Records from a data collection:
_ _ _ _ _ _ _

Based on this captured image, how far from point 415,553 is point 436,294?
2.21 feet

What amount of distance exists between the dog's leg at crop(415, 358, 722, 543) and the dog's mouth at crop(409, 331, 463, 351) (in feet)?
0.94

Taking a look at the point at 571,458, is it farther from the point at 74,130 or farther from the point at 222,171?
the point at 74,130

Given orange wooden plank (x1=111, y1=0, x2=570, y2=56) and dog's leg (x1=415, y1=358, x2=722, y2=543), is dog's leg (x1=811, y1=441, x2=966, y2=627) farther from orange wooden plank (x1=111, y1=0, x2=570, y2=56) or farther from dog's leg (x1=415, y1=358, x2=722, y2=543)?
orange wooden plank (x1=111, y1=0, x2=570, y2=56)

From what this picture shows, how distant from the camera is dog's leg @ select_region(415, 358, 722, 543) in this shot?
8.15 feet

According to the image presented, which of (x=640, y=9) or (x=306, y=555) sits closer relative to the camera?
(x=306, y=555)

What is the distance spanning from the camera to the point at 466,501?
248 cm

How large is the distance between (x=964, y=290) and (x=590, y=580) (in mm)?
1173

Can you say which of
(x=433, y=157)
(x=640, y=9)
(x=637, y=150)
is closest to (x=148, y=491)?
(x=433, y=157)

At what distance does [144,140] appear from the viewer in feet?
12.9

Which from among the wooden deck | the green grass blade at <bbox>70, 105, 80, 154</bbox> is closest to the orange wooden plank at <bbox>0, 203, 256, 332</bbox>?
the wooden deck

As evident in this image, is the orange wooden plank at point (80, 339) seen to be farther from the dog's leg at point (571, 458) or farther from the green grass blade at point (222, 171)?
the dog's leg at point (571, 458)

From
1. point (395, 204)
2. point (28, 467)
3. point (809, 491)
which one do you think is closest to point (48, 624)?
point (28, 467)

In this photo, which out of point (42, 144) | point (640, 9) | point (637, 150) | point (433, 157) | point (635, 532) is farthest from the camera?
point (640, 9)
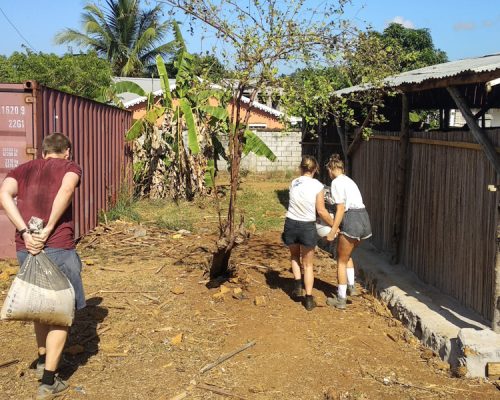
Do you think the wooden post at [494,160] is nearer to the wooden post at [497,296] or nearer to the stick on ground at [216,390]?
the wooden post at [497,296]

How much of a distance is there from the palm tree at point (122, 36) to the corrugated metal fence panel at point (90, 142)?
24.2m

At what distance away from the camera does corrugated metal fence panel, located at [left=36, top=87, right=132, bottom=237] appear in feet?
26.8

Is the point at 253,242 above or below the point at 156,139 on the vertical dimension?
below

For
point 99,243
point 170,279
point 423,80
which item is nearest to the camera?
point 423,80

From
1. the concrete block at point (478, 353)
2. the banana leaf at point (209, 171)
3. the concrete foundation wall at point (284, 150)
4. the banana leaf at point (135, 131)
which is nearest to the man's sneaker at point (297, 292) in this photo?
the concrete block at point (478, 353)

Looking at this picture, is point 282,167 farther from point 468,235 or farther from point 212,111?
point 468,235

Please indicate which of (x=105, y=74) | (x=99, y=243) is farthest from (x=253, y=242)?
(x=105, y=74)

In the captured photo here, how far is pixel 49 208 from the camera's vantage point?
4043 millimetres

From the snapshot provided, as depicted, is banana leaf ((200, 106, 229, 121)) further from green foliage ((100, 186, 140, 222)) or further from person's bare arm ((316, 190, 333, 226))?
person's bare arm ((316, 190, 333, 226))

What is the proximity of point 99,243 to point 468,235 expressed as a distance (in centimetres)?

_ _ _ _ _ _ _

:: SET TASK ::
Count the lines of the material above that contain the string "wooden", treating case as significant. Reply with the number alone.

:: RESPONSE TO THIS EXERCISE ::
7